## SET TASK
Rewrite the data below, replacing every instance of "potted plant" with "planter" and leaving everything else as it is.

Stored data entries
------------------------------

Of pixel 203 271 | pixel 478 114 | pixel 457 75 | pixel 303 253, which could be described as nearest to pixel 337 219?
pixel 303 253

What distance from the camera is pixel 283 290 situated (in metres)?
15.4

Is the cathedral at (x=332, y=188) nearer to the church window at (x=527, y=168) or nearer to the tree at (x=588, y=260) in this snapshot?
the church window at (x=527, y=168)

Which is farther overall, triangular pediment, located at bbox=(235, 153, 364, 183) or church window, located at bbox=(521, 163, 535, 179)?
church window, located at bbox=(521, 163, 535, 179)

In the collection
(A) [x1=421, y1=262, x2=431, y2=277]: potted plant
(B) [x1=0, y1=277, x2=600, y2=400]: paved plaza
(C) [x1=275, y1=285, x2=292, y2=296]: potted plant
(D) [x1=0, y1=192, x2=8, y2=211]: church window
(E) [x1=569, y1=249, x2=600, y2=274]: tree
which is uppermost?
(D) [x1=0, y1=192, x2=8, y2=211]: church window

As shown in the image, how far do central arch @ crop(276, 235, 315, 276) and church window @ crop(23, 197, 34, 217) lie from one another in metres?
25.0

------------------------------

## RESULT FOR THIS TASK
Of pixel 203 271 | pixel 478 114 | pixel 457 75 | pixel 303 253, which could be described as nearest to pixel 337 219?
pixel 303 253

What distance from the camera is pixel 283 290 situated (in metres)?
15.4

Is the cathedral at (x=332, y=188) nearer to the church window at (x=527, y=168) or nearer to the tree at (x=588, y=260) in this snapshot?
the church window at (x=527, y=168)

Which is farther overall, triangular pediment, located at bbox=(235, 153, 364, 183) or church window, located at bbox=(521, 163, 535, 179)?
church window, located at bbox=(521, 163, 535, 179)

In the collection
(A) [x1=421, y1=262, x2=431, y2=277]: planter
(B) [x1=0, y1=277, x2=600, y2=400]: paved plaza
(C) [x1=275, y1=285, x2=292, y2=296]: planter
(D) [x1=0, y1=192, x2=8, y2=211]: church window
(E) [x1=569, y1=249, x2=600, y2=274]: tree
which is uppermost?
(D) [x1=0, y1=192, x2=8, y2=211]: church window

As shown in the image, how far do central arch @ crop(276, 235, 315, 276) and church window @ crop(23, 197, 34, 217) lie from one another in metres?
25.0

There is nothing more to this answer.